Weil etliche der beschriebenen Charaktere und Situationen ebenso gut der Realität in Luxemburg entliehen sein könnten. Vielleicht wird der Roman Ihnen dabei helfen, den unglaublich nervigen Nachbarn etwas besser zu verstehen oder den örtlichen Dorfverein in seinem Habitus und Kollektivitätsbewusstsein mal zu hinterfragen.
Weil er trotz seiner Antihelden eher eine unkonventionelle Schiene verfolgt. Es sind nicht die sogenannten „Randgruppen“, die ihren Weg zurück in die Gesellschaft beschreiten und schaffen müssen, sondern die Gesellschaft, die sich glücklich schätzen kann, dass es Menschen gibt, die dadurch, dass sie aus dem Rahmen fallen, zeigen, was eigentlich zählt.

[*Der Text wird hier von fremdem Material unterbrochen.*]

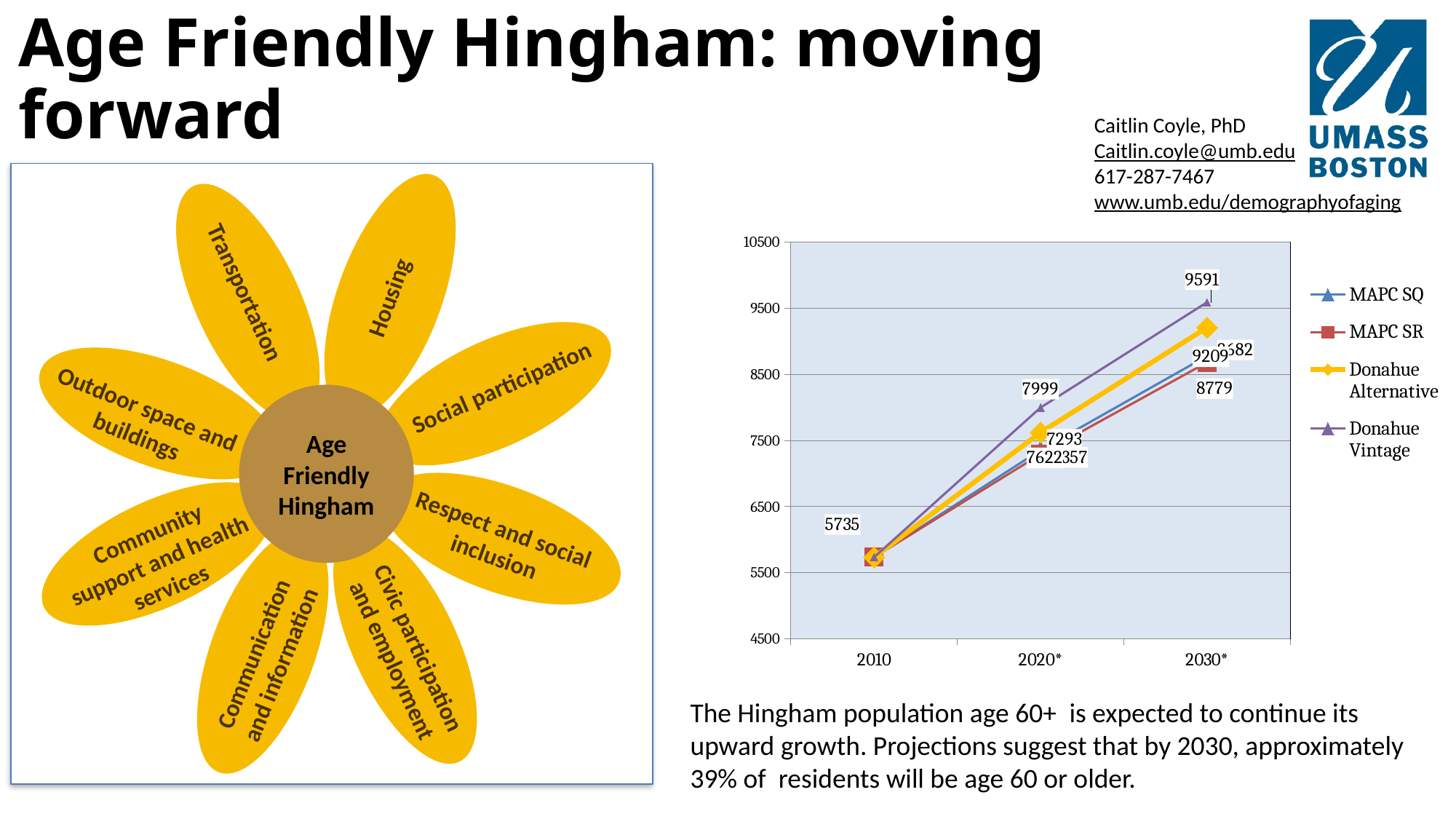
Which series in the line chart is drawn with a thick yellow line? Donahue Alternative In the line chart, is the value for Donahue Alternative in 2030* greater or less than 9000? greater In the line chart, how much does the Donahue Vintage value increase from 2010 to 2030*? 3856 In the line chart, what is the value shown for 2010? 5735 In the line chart, what is the value for Donahue Vintage in 2030*? 9591 In the line chart, what is the value for Donahue Vintage in 2020*? 7999 What kind of chart is shown on the right side of the slide? line chart How many series does the legend of the line chart list? 4 How many years are shown on the x axis of the line chart? 3 In the line chart, how much does the Donahue Vintage value increase from 2020* to 2030*? 1592 In the line chart, do the values rise or fall from 2010 to 2030*? rise In the line chart, which series has the highest value in 2030*? Donahue Vintage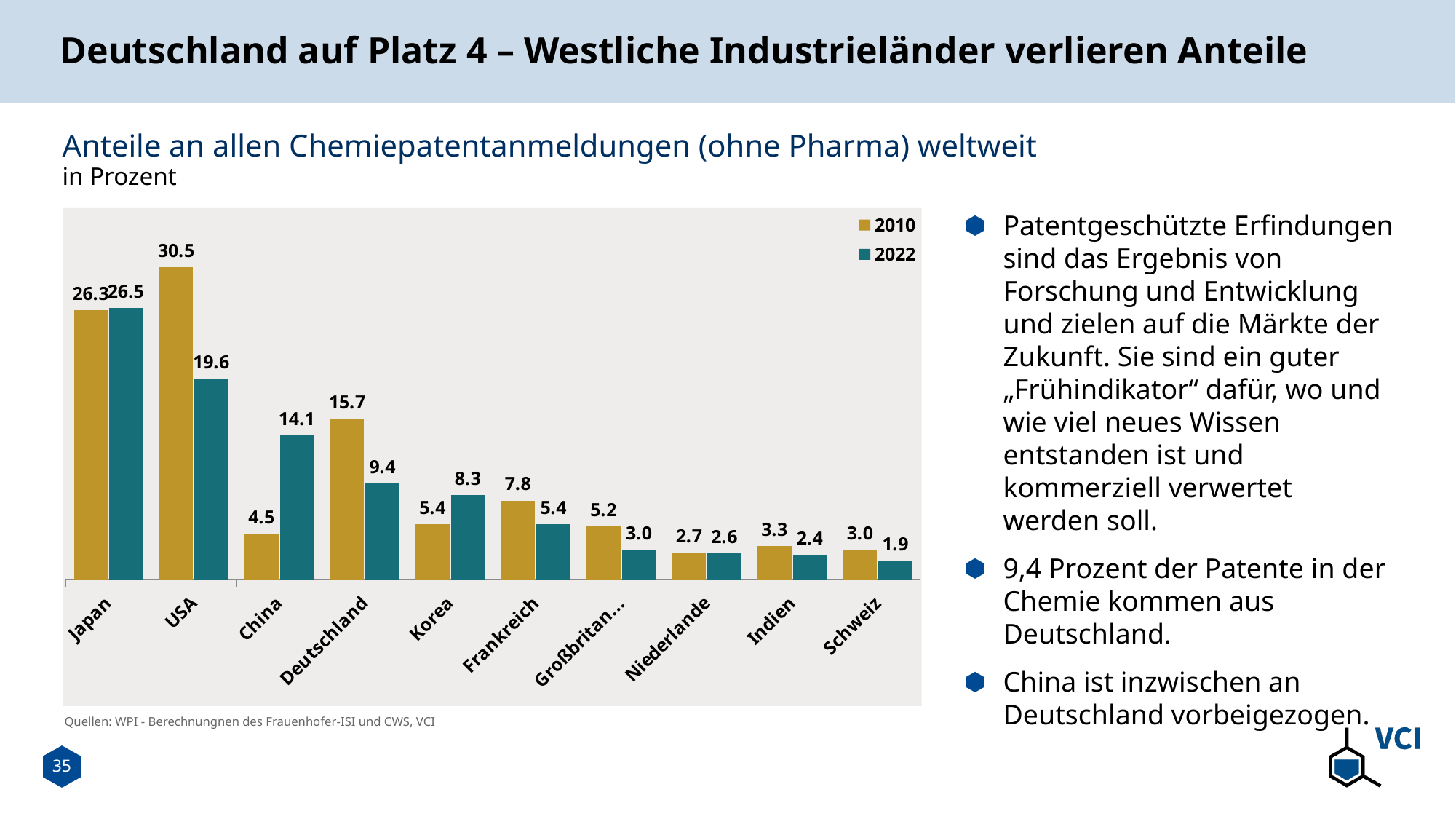
Which country has the lowest value in the 2022 series? Schweiz Which is larger in 2010: the value for Korea or the value for Frankreich? Frankreich What is the difference between Deutschland's 2010 and 2022 values? 6.3 How many series does the legend list? 2 How many countries are shown on the x axis? 10 Which is larger in 2022: the value for China or the value for Deutschland? China What was the value for China in 2010? 4.5 What was the value for USA in 2022? 19.6 What was the value for Deutschland in 2022? 9.4 What is the difference between the USA's 2010 and 2022 values? 10.9 Which country has the highest value in the 2010 series? USA What kind of chart is shown on the slide? Bar chart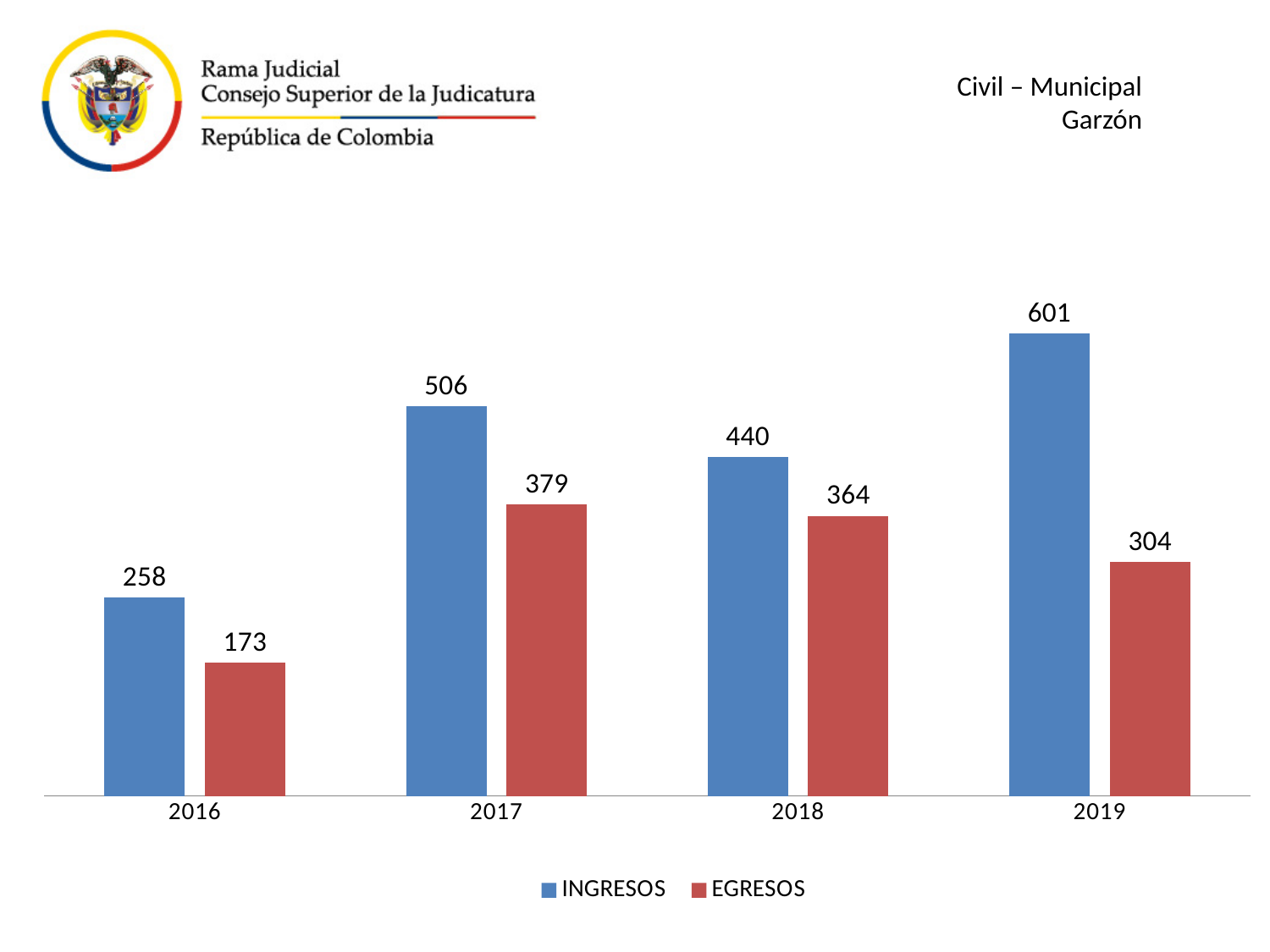
How many series does the legend list? 2 Which year has the lowest EGRESOS value? 2016 What is the INGRESOS value for 2016? 258 How many years are shown on the x axis? 4 Which year has the highest INGRESOS value? 2019 Which colour represents EGRESOS in the chart? Red What is the EGRESOS value for 2018? 364 What is the EGRESOS value for 2019? 304 What kind of chart is shown on the slide? Bar chart Which is larger, EGRESOS in 2017 or EGRESOS in 2018? EGRESOS in 2017 What is the difference between INGRESOS in 2017 and INGRESOS in 2018? 66 What is the difference between INGRESOS and EGRESOS in 2019? 297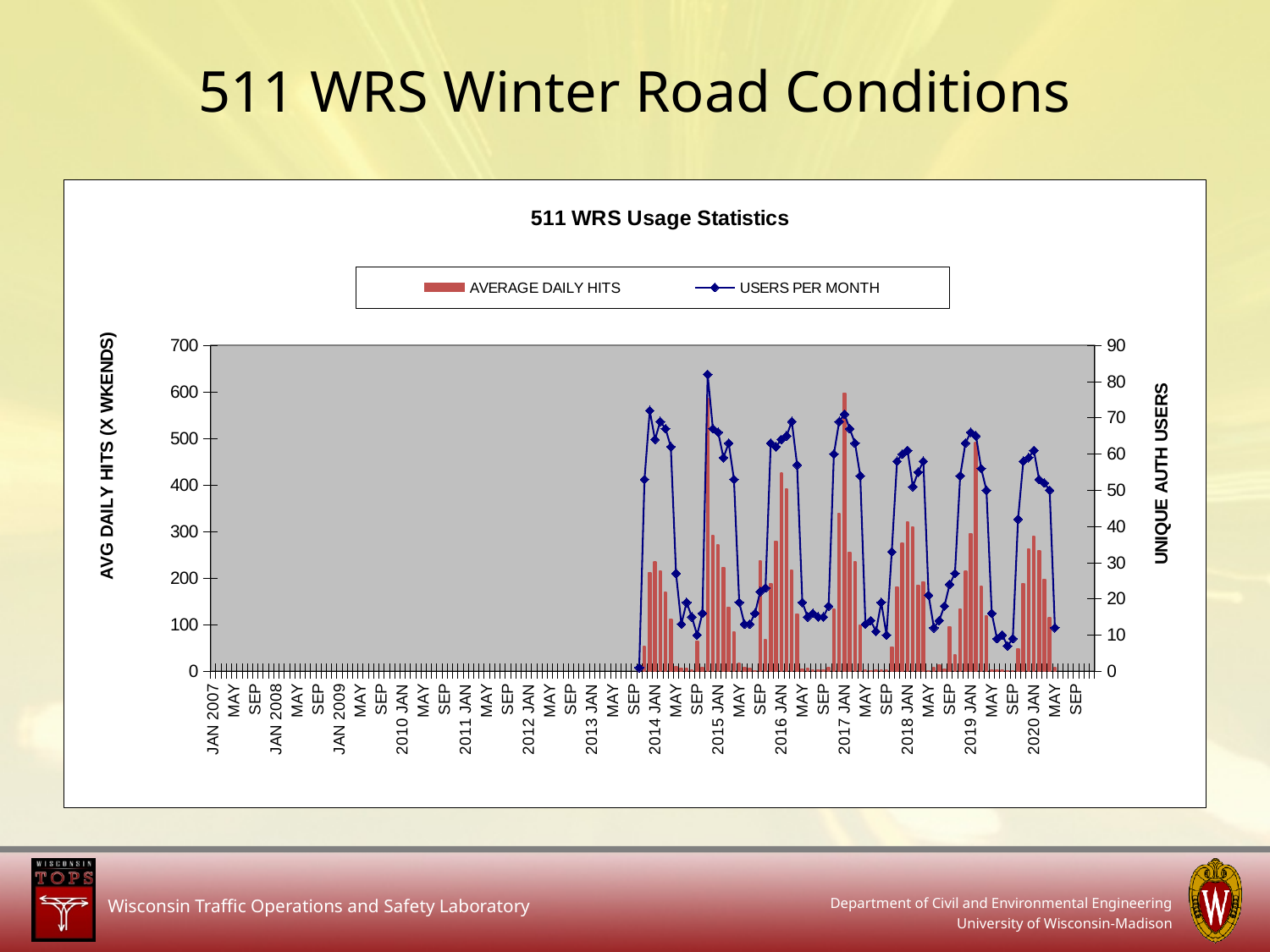
Is the AVERAGE DAILY HITS value at MAY 2015 greater or less than 200? less Is the highest point of the USERS PER MONTH line greater or less than 70? greater What kind of chart is shown? Combination bar and line chart What is the title of the chart? 511 WRS Usage Statistics Is the USERS PER MONTH value at JAN 2016 greater or less than 50? greater Which peak of the USERS PER MONTH line is higher, the one in late 2014 or the one in early 2017? late 2014 What is the title of the right-hand vertical axis? UNIQUE AUTH USERS In which year does the USERS PER MONTH line reach its highest point? 2014 How many series does the chart legend list? 2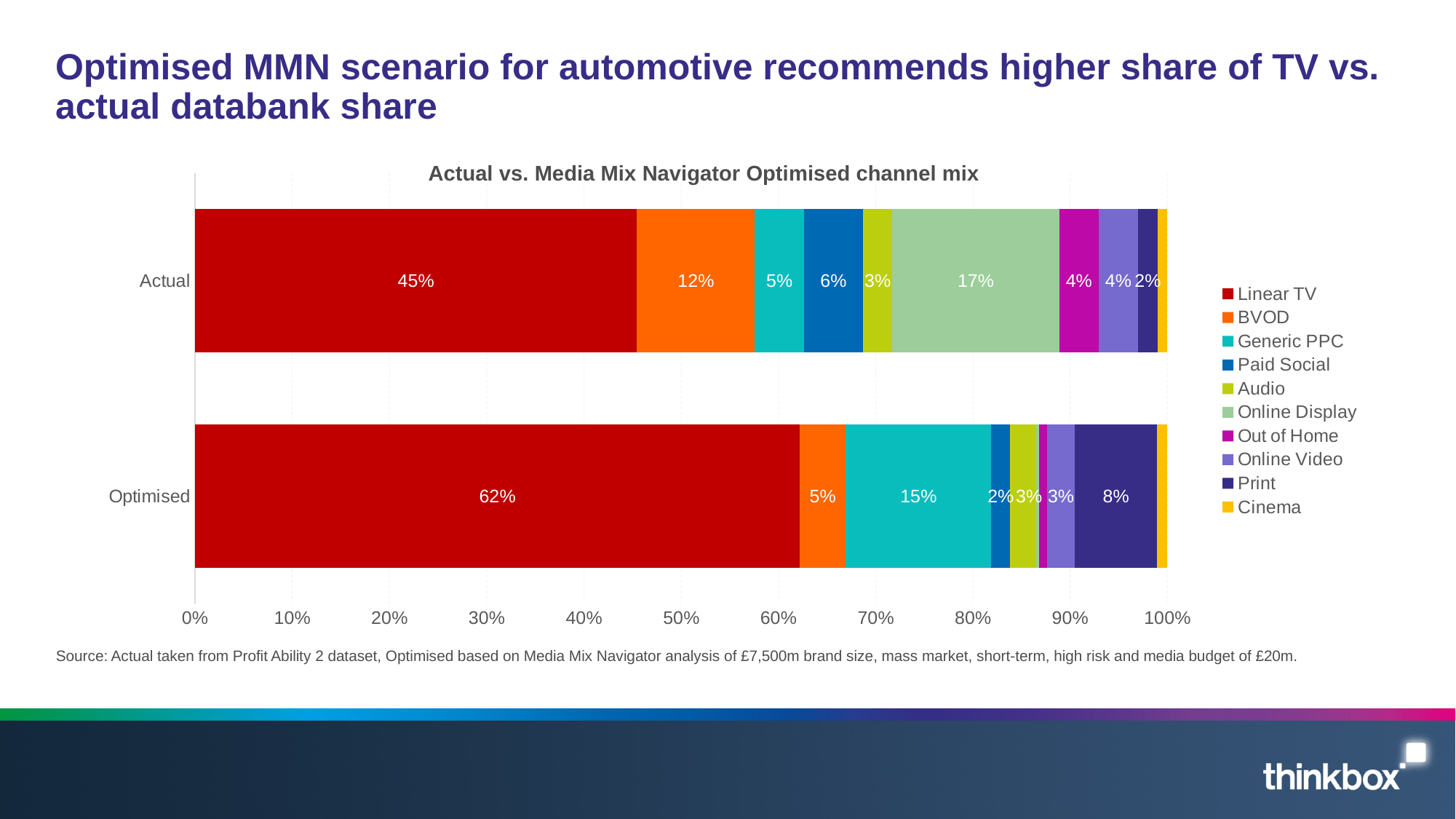
How many series does the legend list? 10 What is the Linear TV share in the Optimised bar? 62% How many bars (categories) are shown on the chart? 2 What is the Print share in the Optimised bar? 8% By how many percentage points is the Linear TV share higher in the Optimised bar than in the Actual bar? 17 percentage points What is the Linear TV share in the Actual bar? 45% Which channel has the largest share in the Actual bar? Linear TV Which bar has the larger BVOD share, Actual or Optimised? Actual What type of chart is shown on the slide? Stacked bar chart What is the Generic PPC share in the Optimised bar? 15% What is the Online Display share in the Actual bar? 17% What is the Paid Social share in the Actual bar? 6%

Weil es nicht schaden kann, durch das Lesen und Emanzipieren von der eigenen Realität nach der Lektüre dieser vielleicht ein Stück weit näher zu sein. Lesen kann bekanntermaßen eine Flucht sein, bei Backman bringt sie einen aber dahin zurück, wo man zuvor noch davor weglief. Nur dass man nach der Rückkehr weniger Angst und mehr Mut hat.